For me, Christianity included so many things. It included republican politics. It included creationism. It included the right to tell everyone else they were wrong. It included male leadership. It included the fact  that homosexuality was most certainly the worst of all sins. It included a lot of absolute truths. But in it all, THE TRUTH seemed slightly diminished.

Now when I think of my friend, I wish I would have told her a little about my doubts. I wish I would have spoke far less about anything other than Christ when I spoke of Christianity. She may have been able to accept Christ if he hadn’t been republican, anti-science and a homophobe–all things that I don’t believe Christ is.

I want to live my life everyday full of Christ. I want my actions, thoughts, words and spirit to be Christ-like. And when I speak of Christianity, I want to speak of Christ. And only Christ. I find myself in a place where evangelism no longer includes an agenda. It includes a persona. Christian ethical behavior can be–and should be–taught to those of us who have entered into God’s story; but when the invitation is sent, I simply want to invite people to Christ.
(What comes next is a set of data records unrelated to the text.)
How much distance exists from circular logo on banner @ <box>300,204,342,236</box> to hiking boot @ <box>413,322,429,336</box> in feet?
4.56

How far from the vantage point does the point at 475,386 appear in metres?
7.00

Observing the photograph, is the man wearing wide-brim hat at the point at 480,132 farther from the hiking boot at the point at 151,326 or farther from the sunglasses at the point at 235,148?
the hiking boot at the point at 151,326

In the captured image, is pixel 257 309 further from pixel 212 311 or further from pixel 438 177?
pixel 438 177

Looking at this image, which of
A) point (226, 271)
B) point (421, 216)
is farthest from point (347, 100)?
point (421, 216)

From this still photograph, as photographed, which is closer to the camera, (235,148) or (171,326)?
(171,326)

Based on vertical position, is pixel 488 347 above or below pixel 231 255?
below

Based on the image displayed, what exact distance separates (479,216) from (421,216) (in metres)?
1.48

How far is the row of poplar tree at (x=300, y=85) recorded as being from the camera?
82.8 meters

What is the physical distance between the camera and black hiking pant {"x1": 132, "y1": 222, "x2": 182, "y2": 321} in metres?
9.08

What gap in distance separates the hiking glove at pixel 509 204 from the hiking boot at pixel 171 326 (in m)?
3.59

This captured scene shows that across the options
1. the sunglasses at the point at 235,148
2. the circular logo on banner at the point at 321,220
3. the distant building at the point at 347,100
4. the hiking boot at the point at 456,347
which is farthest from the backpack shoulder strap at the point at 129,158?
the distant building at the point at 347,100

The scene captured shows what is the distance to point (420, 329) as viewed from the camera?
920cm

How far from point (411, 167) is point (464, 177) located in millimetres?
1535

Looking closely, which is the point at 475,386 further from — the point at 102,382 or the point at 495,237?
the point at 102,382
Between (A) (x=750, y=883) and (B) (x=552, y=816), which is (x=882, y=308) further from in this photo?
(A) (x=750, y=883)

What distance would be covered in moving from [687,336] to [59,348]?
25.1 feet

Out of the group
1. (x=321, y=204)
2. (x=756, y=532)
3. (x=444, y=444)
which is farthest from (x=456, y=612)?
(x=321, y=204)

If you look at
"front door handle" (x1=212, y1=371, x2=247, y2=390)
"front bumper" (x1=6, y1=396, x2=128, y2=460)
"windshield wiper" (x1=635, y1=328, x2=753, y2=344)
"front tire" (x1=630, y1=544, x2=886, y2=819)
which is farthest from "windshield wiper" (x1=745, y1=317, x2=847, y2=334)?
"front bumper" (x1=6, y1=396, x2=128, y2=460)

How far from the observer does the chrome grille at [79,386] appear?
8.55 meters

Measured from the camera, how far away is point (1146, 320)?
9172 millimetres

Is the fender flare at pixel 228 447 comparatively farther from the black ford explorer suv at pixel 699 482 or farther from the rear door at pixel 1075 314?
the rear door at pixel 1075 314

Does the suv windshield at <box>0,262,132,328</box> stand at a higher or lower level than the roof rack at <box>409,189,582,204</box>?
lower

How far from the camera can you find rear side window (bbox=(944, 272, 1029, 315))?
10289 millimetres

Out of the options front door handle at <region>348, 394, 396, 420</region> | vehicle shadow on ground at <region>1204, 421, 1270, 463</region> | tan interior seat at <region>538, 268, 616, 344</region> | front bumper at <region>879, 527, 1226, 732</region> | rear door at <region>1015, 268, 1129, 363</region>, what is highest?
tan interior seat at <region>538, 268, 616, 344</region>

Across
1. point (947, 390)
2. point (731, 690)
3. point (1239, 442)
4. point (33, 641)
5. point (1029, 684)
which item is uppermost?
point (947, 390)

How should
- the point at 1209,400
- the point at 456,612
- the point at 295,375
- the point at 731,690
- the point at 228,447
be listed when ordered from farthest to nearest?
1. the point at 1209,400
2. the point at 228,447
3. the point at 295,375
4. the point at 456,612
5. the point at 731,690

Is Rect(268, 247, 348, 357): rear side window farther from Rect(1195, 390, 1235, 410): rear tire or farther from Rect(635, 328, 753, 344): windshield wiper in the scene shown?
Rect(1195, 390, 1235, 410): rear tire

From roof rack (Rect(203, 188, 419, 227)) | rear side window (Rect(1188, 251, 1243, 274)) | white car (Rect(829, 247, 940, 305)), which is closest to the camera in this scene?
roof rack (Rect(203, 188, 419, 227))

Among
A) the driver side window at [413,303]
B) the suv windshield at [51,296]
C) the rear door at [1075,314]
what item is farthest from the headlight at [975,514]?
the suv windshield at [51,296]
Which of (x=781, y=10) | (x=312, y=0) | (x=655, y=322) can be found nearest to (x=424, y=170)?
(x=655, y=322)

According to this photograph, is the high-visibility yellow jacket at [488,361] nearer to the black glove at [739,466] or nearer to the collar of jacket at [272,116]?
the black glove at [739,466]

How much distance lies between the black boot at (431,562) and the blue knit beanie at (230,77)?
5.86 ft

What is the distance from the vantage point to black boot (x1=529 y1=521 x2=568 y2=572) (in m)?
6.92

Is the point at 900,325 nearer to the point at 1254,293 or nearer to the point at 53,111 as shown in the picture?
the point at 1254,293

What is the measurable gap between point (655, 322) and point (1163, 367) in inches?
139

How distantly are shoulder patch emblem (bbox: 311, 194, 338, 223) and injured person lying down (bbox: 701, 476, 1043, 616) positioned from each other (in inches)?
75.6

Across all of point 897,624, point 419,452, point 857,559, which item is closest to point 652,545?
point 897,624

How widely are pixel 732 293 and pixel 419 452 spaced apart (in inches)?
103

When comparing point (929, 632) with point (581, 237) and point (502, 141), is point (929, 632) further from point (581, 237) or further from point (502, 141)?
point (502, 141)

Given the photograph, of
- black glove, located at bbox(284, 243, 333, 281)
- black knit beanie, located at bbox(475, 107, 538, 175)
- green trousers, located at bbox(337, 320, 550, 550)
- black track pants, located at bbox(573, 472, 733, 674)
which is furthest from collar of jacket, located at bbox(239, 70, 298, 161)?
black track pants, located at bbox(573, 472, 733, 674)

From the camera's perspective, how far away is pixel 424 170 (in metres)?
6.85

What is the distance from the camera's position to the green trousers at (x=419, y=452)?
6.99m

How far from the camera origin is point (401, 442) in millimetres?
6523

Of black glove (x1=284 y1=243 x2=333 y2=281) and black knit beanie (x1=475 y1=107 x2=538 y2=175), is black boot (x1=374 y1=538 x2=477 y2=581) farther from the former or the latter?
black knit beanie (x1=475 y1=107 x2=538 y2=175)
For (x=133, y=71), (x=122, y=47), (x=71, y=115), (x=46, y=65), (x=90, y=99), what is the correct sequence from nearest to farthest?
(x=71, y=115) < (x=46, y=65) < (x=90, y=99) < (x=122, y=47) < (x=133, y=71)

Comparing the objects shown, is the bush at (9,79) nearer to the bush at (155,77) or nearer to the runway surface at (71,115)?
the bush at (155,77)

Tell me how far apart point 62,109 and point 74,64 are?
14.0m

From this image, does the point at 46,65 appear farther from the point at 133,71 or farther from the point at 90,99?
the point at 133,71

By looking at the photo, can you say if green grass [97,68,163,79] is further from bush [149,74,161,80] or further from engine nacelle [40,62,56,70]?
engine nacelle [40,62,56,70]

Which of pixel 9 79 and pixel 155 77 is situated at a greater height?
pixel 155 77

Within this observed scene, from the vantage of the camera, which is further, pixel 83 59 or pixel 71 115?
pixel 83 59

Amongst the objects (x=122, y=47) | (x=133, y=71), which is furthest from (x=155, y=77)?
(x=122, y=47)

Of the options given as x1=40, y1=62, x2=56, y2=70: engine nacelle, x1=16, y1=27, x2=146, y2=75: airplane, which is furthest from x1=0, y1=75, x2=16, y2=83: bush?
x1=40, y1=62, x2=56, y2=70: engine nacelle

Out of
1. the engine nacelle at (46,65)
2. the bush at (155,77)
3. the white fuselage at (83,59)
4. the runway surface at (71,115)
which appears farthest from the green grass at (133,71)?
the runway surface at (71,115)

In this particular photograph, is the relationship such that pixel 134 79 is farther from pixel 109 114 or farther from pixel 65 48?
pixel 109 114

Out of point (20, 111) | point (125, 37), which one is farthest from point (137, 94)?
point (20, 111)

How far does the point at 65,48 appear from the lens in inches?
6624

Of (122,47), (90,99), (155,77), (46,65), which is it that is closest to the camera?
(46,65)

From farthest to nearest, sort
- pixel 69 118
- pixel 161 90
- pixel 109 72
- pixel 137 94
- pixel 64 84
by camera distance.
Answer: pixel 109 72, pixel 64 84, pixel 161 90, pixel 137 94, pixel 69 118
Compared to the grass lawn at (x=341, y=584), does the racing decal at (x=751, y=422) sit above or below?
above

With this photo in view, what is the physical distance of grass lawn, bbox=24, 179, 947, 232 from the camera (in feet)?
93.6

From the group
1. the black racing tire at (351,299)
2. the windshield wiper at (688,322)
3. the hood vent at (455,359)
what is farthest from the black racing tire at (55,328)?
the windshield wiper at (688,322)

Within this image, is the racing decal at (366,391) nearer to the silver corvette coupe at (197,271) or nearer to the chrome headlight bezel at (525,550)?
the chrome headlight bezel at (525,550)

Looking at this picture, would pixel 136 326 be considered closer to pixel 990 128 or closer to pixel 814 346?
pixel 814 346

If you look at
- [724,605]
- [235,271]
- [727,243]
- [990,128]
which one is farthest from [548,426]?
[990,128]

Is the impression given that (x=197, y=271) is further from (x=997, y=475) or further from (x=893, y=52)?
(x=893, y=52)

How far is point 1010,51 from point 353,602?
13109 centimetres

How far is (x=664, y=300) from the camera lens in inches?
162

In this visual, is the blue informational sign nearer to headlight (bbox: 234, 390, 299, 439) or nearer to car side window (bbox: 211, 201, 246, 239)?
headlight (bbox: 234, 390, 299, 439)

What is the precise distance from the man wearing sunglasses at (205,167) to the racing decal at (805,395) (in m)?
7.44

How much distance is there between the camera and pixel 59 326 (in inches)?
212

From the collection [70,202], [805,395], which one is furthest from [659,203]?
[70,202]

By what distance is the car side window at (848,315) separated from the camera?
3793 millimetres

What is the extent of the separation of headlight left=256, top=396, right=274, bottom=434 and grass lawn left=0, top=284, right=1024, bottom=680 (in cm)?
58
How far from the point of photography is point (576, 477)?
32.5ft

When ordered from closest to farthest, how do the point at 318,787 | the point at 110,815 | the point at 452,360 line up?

I trust Him to do the rest.

6 thoughts on “Bundled Christianity

  1. Denise. This post made me smile. Is christianity supposed to be so cut clear and dry about certain topics in the first place? I don't believe that there's anything wrong with homosexuality… I don't know if that makes any difference. I know at liberty I would be questioned about my faith if I were to state this…

  2. http://raincitypastor.wordpress.com/2010/06/02/evolution-waltke-and-the-pandora-problem/ I find that this post by my pastor, helps clairfy my point. My point has little to do with what is correct when it comes to these issues and much to do with our need to present the gospel of Christ to people without expecting them to share our views on everything. It's ultimately Christ's work to change the ethical behavior and views of people, not mine.

  3. Internet is real slow at the airport but I'm trying to still type. The wonders of technology… Now I understand what you are saying, on a side note do you think homosexuality is wrong? I know at Liberty they saw it unfit, I know I rarely asked about it or talked about it there. I'll leave you with this for now… I'll try to get on later when I'm in Thailand. I love you and hope your weekend is great!

  4. fI know this is an older post and i don't usually follow…but Just so you know, when it came to faith you were and are somebody i have always looked up to. I, like your friend in the post, wish that I could be as strong in my faith and as sure as you are. You are a wonderful person and role model denise.

  5. Hey Kelsey, Just found this comment. Not sure if you'll find my response, but thanks for posting! I appreciate the encouragement. Hope you're doing well!